┌──
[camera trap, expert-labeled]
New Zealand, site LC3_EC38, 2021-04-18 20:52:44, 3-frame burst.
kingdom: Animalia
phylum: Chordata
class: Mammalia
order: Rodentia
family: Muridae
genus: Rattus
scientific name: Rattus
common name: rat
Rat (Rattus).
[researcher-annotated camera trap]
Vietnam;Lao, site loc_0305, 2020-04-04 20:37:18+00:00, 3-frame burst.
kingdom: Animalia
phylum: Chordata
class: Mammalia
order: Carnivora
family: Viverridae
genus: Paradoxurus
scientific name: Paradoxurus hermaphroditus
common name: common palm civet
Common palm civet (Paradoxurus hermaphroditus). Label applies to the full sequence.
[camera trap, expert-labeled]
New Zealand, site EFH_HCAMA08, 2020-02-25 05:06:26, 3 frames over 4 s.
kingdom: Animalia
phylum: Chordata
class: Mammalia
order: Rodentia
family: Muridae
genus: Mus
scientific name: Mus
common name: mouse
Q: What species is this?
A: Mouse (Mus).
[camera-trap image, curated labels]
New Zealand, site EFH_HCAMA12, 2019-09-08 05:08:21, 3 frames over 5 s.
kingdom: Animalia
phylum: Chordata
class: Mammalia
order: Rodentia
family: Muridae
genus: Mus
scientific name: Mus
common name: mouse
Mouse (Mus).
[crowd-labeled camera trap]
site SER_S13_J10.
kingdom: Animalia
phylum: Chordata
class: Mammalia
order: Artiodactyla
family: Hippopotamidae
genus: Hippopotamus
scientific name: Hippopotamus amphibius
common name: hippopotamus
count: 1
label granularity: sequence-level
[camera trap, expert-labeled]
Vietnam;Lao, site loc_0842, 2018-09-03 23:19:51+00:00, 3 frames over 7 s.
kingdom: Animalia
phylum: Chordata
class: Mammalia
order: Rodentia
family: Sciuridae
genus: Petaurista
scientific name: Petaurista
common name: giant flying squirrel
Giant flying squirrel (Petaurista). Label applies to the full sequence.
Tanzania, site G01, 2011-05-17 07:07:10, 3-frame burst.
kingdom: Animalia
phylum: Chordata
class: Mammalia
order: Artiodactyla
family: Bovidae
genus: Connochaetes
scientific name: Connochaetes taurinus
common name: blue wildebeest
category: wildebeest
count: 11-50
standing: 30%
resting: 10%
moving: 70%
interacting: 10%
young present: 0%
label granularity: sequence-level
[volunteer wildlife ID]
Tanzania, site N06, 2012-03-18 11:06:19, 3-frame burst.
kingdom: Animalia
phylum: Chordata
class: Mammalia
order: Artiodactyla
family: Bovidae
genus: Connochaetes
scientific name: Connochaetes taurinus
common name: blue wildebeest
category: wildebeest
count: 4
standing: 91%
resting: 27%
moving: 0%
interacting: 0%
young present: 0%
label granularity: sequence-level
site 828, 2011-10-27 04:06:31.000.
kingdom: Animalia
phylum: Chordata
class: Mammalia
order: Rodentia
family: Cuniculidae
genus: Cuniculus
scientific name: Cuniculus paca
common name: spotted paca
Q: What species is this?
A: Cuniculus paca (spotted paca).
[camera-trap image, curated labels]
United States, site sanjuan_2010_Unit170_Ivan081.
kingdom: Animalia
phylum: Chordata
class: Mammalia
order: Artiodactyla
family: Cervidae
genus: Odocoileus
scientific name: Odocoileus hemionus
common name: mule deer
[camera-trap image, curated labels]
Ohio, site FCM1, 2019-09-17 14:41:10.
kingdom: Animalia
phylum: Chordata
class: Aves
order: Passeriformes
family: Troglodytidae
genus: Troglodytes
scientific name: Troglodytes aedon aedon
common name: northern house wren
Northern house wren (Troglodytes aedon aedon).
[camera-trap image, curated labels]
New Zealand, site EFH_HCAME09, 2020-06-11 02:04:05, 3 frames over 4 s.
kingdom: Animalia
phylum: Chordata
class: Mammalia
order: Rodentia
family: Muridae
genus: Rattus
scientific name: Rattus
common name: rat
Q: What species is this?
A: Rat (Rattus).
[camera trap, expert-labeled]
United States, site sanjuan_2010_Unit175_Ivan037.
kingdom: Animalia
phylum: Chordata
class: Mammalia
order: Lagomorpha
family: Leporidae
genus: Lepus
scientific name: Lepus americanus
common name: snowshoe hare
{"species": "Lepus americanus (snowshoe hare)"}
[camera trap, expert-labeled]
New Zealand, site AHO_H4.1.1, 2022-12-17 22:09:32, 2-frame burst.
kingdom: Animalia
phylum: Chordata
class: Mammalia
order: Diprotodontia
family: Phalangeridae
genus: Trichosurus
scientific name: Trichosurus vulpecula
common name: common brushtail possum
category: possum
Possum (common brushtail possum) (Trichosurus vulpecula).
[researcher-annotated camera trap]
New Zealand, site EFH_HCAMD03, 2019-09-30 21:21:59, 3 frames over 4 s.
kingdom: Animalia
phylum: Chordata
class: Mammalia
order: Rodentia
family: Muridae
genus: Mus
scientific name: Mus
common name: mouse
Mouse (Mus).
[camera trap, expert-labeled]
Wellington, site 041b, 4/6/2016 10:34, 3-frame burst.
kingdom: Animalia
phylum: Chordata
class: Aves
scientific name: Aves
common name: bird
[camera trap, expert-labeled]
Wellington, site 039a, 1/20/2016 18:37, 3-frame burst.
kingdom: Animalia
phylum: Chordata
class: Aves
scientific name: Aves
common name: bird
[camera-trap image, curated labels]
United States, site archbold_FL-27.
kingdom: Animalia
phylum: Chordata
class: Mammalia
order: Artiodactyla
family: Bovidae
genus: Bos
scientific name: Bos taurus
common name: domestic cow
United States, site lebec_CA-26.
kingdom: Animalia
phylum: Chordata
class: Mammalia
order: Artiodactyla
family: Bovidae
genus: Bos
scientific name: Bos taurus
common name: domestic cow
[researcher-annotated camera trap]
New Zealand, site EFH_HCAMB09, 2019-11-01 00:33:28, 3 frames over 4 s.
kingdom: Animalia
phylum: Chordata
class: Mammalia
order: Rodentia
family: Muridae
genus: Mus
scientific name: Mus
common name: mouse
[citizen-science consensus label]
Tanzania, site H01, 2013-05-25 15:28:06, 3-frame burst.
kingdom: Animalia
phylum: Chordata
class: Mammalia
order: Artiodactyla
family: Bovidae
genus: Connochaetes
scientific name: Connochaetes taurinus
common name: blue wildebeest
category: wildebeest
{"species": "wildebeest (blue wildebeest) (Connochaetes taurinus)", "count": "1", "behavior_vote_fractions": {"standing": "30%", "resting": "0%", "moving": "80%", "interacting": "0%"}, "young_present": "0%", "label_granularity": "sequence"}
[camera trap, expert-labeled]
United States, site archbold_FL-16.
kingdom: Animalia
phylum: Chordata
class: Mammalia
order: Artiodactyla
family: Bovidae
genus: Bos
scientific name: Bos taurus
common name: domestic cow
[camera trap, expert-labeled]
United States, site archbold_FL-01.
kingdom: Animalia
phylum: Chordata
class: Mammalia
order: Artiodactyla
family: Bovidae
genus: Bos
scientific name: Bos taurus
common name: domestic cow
└──
▶ **Your objective**
Without leaving anything out, repeat every entry shown above.

▶ **Solved exercise**
[camera trap, expert-labeled]
New Zealand, site LC3_EC38, 2021-04-18 20:52:44, 3-frame burst.
kingdom: Animalia
phylum: Chordata
class: Mammalia
order: Rodentia
family: Muridae
genus: Rattus
scientific name: Rattus
common name: rat
Rat (Rattus).
[researcher-annotated camera trap]
Vietnam;Lao, site loc_0305, 2020-04-04 20:37:18+00:00, 3-frame burst.
kingdom: Animalia
phylum: Chordata
class: Mammalia
order: Carnivora
family: Viverridae
genus: Paradoxurus
scientific name: Paradoxurus hermaphroditus
common name: common palm civet
Common palm civet (Paradoxurus hermaphroditus). Label applies to the full sequence.
[camera trap, expert-labeled]
New Zealand, site EFH_HCAMA08, 2020-02-25 05:06:26, 3 frames over 4 s.
kingdom: Animalia
phylum: Chordata
class: Mammalia
order: Rodentia
family: Muridae
genus: Mus
scientific name: Mus
common name: mouse
Q: What species is this?
A: Mouse (Mus).
[camera-trap image, curated labels]
New Zealand, site EFH_HCAMA12, 2019-09-08 05:08:21, 3 frames over 5 s.
kingdom: Animalia
phylum: Chordata
class: Mammalia
order: Rodentia
family: Muridae
genus: Mus
scientific name: Mus
common name: mouse
Mouse (Mus).
[crowd-labeled camera trap]
site SER_S13_J10.
kingdom: Animalia
phylum: Chordata
class: Mammalia
order: Artiodactyla
family: Hippopotamidae
genus: Hippopotamus
scientific name: Hippopotamus amphibius
common name: hippopotamus
count: 1
label granularity: sequence-level
[camera trap, expert-labeled]
Vietnam;Lao, site loc_0842, 2018-09-03 23:19:51+00:00, 3 frames over 7 s.
kingdom: Animalia
phylum: Chordata
class: Mammalia
order: Rodentia
family: Sciuridae
genus: Petaurista
scientific name: Petaurista
common name: giant flying squirrel
Giant flying squirrel (Petaurista). Label applies to the full sequence.
Tanzania, site G01, 2011-05-17 07:07:10, 3-frame burst.
kingdom: Animalia
phylum: Chordata
class: Mammalia
order: Artiodactyla
family: Bovidae
genus: Connochaetes
scientific name: Connochaetes taurinus
common name: blue wildebeest
category: wildebeest
count: 11-50
standing: 30%
resting: 10%
moving: 70%
interacting: 10%
young present: 0%
label granularity: sequence-level
[volunteer wildlife ID]
Tanzania, site N06, 2012-03-18 11:06:19, 3-frame burst.
kingdom: Animalia
phylum: Chordata
class: Mammalia
order: Artiodactyla
family: Bovidae
genus: Connochaetes
scientific name: Connochaetes taurinus
common name: blue wildebeest
category: wildebeest
count: 4
standing: 91%
resting: 27%
moving: 0%
interacting: 0%
young present: 0%
label granularity: sequence-level
site 828, 2011-10-27 04:06:31.000.
kingdom: Animalia
phylum: Chordata
class: Mammalia
order: Rodentia
family: Cuniculidae
genus: Cuniculus
scientific name: Cuniculus paca
common name: spotted paca
Q: What species is this?
A: Cuniculus paca (spotted paca).
[camera-trap image, curated labels]
United States, site sanjuan_2010_Unit170_Ivan081.
kingdom: Animalia
phylum: Chordata
class: Mammalia
order: Artiodactyla
family: Cervidae
genus: Odocoileus
scientific name: Odocoileus hemionus
common name: mule deer
[camera-trap image, curated labels]
Ohio, site FCM1, 2019-09-17 14:41:10.
kingdom: Animalia
phylum: Chordata
class: Aves
order: Passeriformes
family: Troglodytidae
genus: Troglodytes
scientific name: Troglodytes aedon aedon
common name: northern house wren
Northern house wren (Troglodytes aedon aedon).
[camera-trap image, curated labels]
New Zealand, site EFH_HCAME09, 2020-06-11 02:04:05, 3 frames over 4 s.
kingdom: Animalia
phylum: Chordata
class: Mammalia
order: Rodentia
family: Muridae
genus: Rattus
scientific name: Rattus
common name: rat
Q: What species is this?
A: Rat (Rattus).
[camera trap, expert-labeled]
United States, site sanjuan_2010_Unit175_Ivan037.
kingdom: Animalia
phylum: Chordata
class: Mammalia
order: Lagomorpha
family: Leporidae
genus: Lepus
scientific name: Lepus americanus
common name: snowshoe hare
{"species": "Lepus americanus (snowshoe hare)"}
[camera trap, expert-labeled]
New Zealand, site AHO_H4.1.1, 2022-12-17 22:09:32, 2-frame burst.
kingdom: Animalia
phylum: Chordata
class: Mammalia
order: Diprotodontia
family: Phalangeridae
genus: Trichosurus
scientific name: Trichosurus vulpecula
common name: common brushtail possum
category: possum
Possum (common brushtail possum) (Trichosurus vulpecula).
[researcher-annotated camera trap]
New Zealand, site EFH_HCAMD03, 2019-09-30 21:21:59, 3 frames over 4 s.
kingdom: Animalia
phylum: Chordata
class: Mammalia
order: Rodentia
family: Muridae
genus: Mus
scientific name: Mus
common name: mouse
Mouse (Mus).
[camera trap, expert-labeled]
Wellington, site 041b, 4/6/2016 10:34, 3-frame burst.
kingdom: Animalia
phylum: Chordata
class: Aves
scientific name: Aves
common name: bird
[camera trap, expert-labeled]
Wellington, site 039a, 1/20/2016 18:37, 3-frame burst.
kingdom: Animalia
phylum: Chordata
class: Aves
scientific name: Aves
common name: bird
[camera-trap image, curated labels]
United States, site archbold_FL-27.
kingdom: Animalia
phylum: Chordata
class: Mammalia
order: Artiodactyla
family: Bovidae
genus: Bos
scientific name: Bos taurus
common name: domestic cow
United States, site lebec_CA-26.
kingdom: Animalia
phylum: Chordata
class: Mammalia
order: Artiodactyla
family: Bovidae
genus: Bos
scientific name: Bos taurus
common name: domestic cow
[researcher-annotated camera trap]
New Zealand, site EFH_HCAMB09, 2019-11-01 00:33:28, 3 frames over 4 s.
kingdom: Animalia
phylum: Chordata
class: Mammalia
order: Rodentia
family: Muridae
genus: Mus
scientific name: Mus
common name: mouse
[citizen-science consensus label]
Tanzania, site H01, 2013-05-25 15:28:06, 3-frame burst.
kingdom: Animalia
phylum: Chordata
class: Mammalia
order: Artiodactyla
family: Bovidae
genus: Connochaetes
scientific name: Connochaetes taurinus
common name: blue wildebeest
category: wildebeest
{"species": "wildebeest (blue wildebeest) (Connochaetes taurinus)", "count": "1", "behavior_vote_fractions": {"standing": "30%", "resting": "0%", "moving": "80%", "interacting": "0%"}, "young_present": "0%", "label_granularity": "sequence"}
[camera trap, expert-labeled]
United States, site archbold_FL-16.
kingdom: Animalia
phylum: Chordata
class: Mammalia
order: Artiodactyla
family: Bovidae
genus: Bos
scientific name: Bos taurus
common name: domestic cow
[camera trap, expert-labeled]
United States, site archbold_FL-01.
kingdom: Animalia
phylum: Chordata
class: Mammalia
order: Artiodactyla
family: Bovidae
genus: Bos
scientific name: Bos taurus
common name: domestic cow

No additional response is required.